3. Use your sense of sight: When you feel like you're overwhelmed with everything that's on your plate, take a minute and use your sense of sight to help you ground yourself. Note* We'll talk more about grounding in future blog posts.

Simply look around you and try to notice as many unique and new things that you never really noticed before. You could literally be in your living room and look around you and start to realize that there are dozens of things that surround you every day that you've never really given any attention to before.

When you notice one of these things, pay attention to it. Note the shape of it, the colour and other details about it. Then, move on to something else, then something else. Every time you notice something new, you dive deeper and deeper into the present moment.

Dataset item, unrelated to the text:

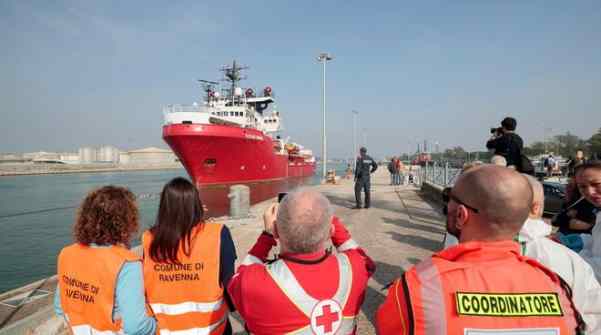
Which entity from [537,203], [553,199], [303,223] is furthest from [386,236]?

Experiencing the present moment takes time, practice and patience. However, like any skill, it gets easier with time. Most importantly, when you start feeling the benefits of living in the present moment, you'll be drawn towards the techniques that can help you get there.

Just like a muscle, your mind needs a break from constantly thinking. Imagine if you were pulling an all-nighter, studying for an exam. Your mind feels exhausted and you feel as though you can't study anymore. But then, you decide to get outside and go for a brisk walk. What happens next? When returning to your room, you can then get back to studying. All you needed was a break from thinking.


Experiencing the present moment is certainly a one step at a time type of process. No one is an expert at this. Your mind is going to gradually take you back into the past or take you into the future. That's okay. Keep catching your thoughts and use your senses (like your sense of hearing and sight) to help ground you.

With practice, you'll get there a lot easier.